Degowski und sein Komplize Hans-Jürgen Rösner hatten 1988 drei Tage lang die Republik in Atem gehalten, als sie einen Linienbus mit 30 Geiseln in ihre Gewalt brachten und damit quer durch die Republik fuhren. Zwei Geiseln und ein Polizist kamen beim „Gladbecker Geiseldrama“ ums Leben. Beginn des Dramas war ein Banküberfall in Gladbeck im Ruhrgebiet gewesen.

In einem in Bremen entführten Linienbus erschoss Degowski den 15 Jahre alten Emanuele De Giorgi, der sich schützend vor seine kleine Schwester gestellt hatte. Eine zweite Geisel, die 18-jährige Silke Bischoff, starb später durch eine Kugel aus Rösners Waffe. Außerdem starb ein Polizist bei einem Unfall während der Verfolgung der Geiselnehmer.
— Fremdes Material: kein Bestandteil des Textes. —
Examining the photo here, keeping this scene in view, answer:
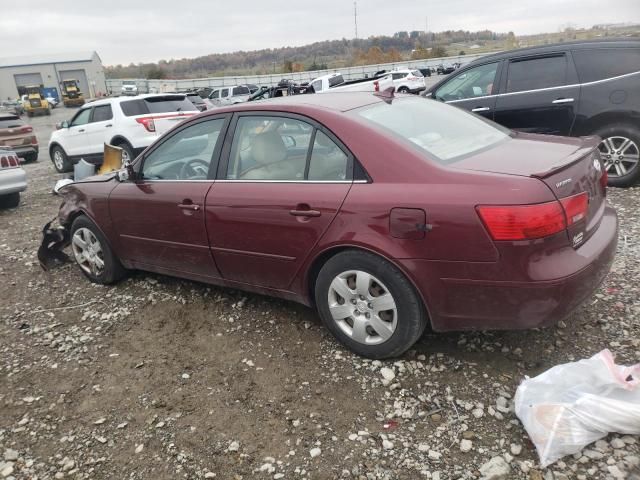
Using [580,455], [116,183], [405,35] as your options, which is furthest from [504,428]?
[405,35]

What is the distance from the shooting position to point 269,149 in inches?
133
Degowski sitzt seit fast 26 Jahren hinter Gittern. Mit einer Haftentlassung sei nicht vor 2016 zu rechnen, sagte der Ministeriumssprecher. Degowski und Rösner waren jeweils wegen Mordes zu lebenslanger Haft mit besonderer Schwere der Schuld verurteilt worden.

Komplize Rösner bleibt "unkooperativ"

Die Vollzugslockerungen seien, abgesehen von der Bekanntheit des Täters, ein „normaler Vorgang“, sagte der Sprecher. Etwa 40 bis 50 „Lebenslängliche“ und fünf bis sechs Gefangene, die zusätzlich wegen besonders schwerer Schuld verurteilt wurden, durchliefen ständig diese mehrjährige Prozedur der kleinen Schritte. Bei einer Verurteilung eines Mörders zu lebenslanger Haft liegt die durchschnittliche tatsächliche Haftdauer bei 18 Jahren.

Degowskis Komplize Hans-Jürgen Rösner kommt dagegen nicht in den Genuss von Vollzugslockerungen. Er wird als unkooperativ eingestuft. Außerdem war in seiner Zelle Heroin gefunden worden.

Mit den Haftlockerungen für Degowski kommt der Vollzug einem Beschluss des Arnsberger Landgerichts vom vergangenen Jahr nach, das eine unvorbereitete Haftentlassung abgelehnt hatte. Der Werler Gefängnisdirektor Michael Skirl hatte Degowski als „typischen Mitläufer“ bezeichnet. Im Gefängnis hatte der eine Ausbildung zum Koch abgeschlossen.